--- DOCUMENT SECTION ---

Building an Inclusive Society

  • Enhance the welfare of women, children, youth, minorities, SC, ST, OBCs, differently-abled persons and senior citizens.
  • Develop a composite gender-based index to reflect the status of women.
  • Introduce mandatory skill-based education and extra-curricular activities in schools; design CCT schemes to encourage girls’ education.

Environment and Water Resources

  • Adopt sustainable practices and streamline regulatory structures.
  • Promote sustainable use of water resources by improving groundwater management, adopting smart water meters for specific industrial units.
15-Year Vision
  • NITI Aayog has come forward with a draft 15-year vision plan to catapult the country’s economy to more than three times as compared to the present day. The new plan aims to replace the centralized five-year plans of the past.
  • The new plan is accompanied by shorter sub-plans-a seven-year strategy for 2017-24, and a three-year “Action Agenda’ from 2017-18 to 2019-20. 300+ specific action points covering a wide range of sectors have been drawn up as part of the 15 year vision.

The salient features of 15-years vision plan are:

  • India aims to more than triple the size of its economy in 15 years.
  • India’s urban population is expected to increase by 22 crores by 2031. The plan in likely to lay emphasis on urban development, taking a note from China’s elaborate long-term development agenda.
  • The plan includes the development of an NGO-focused portal NGO-Darpan portal. No grants to NGO will be allowed without a unique portal ID.
NITI AAYOG Critical Analysis

Arguments that support NITI Aayog relevance:

  • It can be visualized as a funnel through which new and innovative ideas come from all possible sources industry, academia, civil society or foreign specialists and flow into the government system for implementation.
  • Initiatives like Ayushmaan Bharat, POSHAN Abhiyaan, our approach towards artificial intelligence and water conservation measures, etc have all been conceptualized in NITI Aayog.
  • NITI Aayog is also bringing about a greater level of accountability.
  • NITI Aayog has established a Development Monitoring and Evaluation Office which collects data on the performance of various Ministries on a real-time basis.
  • The data are then used at the highest policy-making levels to establish accountability and improve performance.

---

■ EXERCISE TASKS ■
A: According to the NITI Aayog text, by how much is India's urban population expected to increase by 2031?
B: Please write out the part of the NITI Aayog text that opens with the words containing "Environment and Water" and closes with "of the past.".

--- DATA LISTING ---

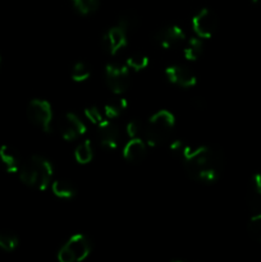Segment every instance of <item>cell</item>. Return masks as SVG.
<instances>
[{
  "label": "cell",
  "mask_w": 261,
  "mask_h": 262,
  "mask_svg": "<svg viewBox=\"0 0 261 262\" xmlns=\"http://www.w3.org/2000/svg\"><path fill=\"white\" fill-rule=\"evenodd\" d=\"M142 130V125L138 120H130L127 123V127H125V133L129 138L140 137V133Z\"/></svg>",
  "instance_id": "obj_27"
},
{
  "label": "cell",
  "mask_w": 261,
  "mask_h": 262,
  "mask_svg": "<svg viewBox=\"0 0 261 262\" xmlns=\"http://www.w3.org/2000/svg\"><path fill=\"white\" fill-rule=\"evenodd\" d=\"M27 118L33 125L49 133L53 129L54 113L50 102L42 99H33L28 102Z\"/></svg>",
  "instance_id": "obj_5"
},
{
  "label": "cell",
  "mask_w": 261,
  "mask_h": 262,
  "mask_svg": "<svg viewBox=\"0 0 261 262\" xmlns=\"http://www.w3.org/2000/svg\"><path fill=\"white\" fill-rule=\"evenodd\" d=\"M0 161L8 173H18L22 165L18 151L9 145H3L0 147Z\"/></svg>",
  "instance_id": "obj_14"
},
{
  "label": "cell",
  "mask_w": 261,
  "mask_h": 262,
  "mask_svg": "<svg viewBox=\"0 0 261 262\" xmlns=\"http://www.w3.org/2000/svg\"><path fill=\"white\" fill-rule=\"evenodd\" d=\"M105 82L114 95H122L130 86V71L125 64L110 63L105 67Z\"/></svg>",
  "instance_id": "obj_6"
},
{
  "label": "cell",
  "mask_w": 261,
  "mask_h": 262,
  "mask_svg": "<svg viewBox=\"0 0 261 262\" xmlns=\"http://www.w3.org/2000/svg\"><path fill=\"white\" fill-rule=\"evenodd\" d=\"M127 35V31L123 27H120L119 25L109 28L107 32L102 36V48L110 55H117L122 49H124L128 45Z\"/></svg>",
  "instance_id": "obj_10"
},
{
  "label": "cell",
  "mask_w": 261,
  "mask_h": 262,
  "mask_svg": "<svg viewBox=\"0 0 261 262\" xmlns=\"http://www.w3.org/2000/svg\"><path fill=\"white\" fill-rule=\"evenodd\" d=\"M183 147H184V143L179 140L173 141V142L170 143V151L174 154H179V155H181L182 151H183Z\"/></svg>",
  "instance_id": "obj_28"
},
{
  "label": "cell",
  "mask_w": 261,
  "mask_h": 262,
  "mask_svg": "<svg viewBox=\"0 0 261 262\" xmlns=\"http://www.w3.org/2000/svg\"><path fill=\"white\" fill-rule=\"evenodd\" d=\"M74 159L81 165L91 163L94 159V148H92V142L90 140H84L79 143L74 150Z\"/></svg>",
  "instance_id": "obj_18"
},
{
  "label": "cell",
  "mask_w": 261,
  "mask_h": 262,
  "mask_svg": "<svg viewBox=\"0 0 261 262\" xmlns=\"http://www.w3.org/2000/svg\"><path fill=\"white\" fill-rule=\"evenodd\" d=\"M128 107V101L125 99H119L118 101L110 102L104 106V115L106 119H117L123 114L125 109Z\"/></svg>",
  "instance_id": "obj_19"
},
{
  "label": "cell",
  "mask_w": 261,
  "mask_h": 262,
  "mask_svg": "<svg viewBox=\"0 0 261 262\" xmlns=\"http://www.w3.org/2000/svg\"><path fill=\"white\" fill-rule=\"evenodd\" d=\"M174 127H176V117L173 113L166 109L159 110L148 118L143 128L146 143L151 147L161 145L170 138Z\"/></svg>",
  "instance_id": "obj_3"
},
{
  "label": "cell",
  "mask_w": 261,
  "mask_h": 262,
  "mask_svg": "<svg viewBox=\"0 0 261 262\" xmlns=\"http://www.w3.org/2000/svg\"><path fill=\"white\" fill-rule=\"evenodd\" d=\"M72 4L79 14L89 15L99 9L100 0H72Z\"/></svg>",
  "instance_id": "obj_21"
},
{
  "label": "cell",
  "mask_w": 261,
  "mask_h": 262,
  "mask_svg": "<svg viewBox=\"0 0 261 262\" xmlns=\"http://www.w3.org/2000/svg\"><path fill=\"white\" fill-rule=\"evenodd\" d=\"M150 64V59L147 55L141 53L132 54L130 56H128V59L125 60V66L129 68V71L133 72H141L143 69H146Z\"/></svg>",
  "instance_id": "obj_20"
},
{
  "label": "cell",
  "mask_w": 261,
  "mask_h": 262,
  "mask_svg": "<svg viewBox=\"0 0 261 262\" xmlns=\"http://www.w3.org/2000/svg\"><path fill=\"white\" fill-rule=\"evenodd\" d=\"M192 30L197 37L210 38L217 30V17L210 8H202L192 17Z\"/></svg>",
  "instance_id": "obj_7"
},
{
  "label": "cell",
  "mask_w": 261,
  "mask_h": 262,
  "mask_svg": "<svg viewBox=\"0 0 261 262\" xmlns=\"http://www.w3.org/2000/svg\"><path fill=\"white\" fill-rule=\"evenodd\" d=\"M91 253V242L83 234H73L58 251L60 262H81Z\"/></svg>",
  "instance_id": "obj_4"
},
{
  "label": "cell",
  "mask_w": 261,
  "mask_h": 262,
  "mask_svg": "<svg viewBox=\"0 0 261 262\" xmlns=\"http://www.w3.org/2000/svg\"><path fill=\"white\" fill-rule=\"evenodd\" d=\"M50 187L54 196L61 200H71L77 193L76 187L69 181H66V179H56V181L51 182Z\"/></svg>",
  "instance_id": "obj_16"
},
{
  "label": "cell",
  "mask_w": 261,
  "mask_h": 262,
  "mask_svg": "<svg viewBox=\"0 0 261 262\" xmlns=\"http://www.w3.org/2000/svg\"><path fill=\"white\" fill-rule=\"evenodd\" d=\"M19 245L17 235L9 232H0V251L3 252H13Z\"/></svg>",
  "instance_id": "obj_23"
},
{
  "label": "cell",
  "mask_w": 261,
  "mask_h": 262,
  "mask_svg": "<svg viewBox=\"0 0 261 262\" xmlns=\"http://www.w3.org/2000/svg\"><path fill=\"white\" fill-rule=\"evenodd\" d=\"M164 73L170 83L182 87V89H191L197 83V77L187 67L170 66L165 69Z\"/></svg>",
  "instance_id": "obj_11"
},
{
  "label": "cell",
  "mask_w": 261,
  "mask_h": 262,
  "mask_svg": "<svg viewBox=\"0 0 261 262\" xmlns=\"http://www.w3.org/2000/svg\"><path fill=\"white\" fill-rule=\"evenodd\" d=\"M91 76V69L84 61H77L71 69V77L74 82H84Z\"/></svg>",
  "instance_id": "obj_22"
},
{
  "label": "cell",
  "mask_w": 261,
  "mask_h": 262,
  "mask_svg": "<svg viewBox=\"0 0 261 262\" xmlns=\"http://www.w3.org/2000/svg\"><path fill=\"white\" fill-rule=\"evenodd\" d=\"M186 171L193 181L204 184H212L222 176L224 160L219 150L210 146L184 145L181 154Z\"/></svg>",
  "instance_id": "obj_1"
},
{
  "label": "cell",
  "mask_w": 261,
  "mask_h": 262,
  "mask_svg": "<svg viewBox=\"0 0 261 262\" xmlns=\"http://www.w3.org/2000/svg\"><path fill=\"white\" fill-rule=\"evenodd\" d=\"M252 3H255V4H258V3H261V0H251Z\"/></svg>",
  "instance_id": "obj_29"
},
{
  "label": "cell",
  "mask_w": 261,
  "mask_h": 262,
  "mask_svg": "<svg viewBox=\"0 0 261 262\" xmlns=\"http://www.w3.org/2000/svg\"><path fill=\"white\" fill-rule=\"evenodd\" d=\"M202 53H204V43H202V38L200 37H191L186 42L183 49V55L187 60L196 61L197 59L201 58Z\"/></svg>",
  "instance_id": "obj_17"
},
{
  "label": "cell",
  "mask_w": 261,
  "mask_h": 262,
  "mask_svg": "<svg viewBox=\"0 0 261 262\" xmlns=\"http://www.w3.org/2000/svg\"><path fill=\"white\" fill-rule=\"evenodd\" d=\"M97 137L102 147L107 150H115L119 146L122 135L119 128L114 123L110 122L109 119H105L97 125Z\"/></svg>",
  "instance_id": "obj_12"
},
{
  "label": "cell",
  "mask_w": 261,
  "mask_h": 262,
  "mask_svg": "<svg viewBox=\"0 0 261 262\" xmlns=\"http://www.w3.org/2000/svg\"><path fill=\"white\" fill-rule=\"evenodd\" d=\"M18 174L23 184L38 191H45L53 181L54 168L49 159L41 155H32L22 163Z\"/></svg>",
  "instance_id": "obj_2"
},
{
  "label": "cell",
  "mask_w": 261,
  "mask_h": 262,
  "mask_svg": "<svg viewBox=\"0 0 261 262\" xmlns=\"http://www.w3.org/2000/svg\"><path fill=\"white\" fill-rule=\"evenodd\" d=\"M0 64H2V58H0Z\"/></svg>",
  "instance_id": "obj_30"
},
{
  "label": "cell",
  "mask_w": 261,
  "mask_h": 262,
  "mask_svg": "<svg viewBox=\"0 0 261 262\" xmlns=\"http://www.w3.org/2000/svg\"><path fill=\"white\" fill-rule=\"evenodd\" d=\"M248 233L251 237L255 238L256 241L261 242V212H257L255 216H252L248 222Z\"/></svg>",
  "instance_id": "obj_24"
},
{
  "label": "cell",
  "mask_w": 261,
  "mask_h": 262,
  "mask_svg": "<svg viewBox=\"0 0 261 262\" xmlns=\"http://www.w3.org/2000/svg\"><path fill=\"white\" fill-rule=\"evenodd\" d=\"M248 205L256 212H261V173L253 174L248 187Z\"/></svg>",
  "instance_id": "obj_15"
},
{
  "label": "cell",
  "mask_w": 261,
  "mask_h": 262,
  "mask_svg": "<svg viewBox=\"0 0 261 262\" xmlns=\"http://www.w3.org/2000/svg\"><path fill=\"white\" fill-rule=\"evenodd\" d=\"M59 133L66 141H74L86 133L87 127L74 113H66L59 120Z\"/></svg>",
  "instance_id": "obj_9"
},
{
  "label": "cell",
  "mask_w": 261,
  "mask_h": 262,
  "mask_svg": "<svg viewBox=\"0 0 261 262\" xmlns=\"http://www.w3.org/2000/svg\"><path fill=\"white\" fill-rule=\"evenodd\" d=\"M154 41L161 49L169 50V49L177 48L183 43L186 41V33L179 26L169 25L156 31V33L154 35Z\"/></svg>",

---

■ RESPONSES FOR EACH TASK ■
A: By 22 crores.

B:
Environment and Water Resources

  • Adopt sustainable practices and streamline regulatory structures.
  • Promote sustainable use of water resources by improving groundwater management, adopting smart water meters for specific industrial units.
15-Year Vision
  • NITI Aayog has come forward with a draft 15-year vision plan to catapult the country’s economy to more than three times as compared to the present day. The new plan aims to replace the centralized five-year plans of the past.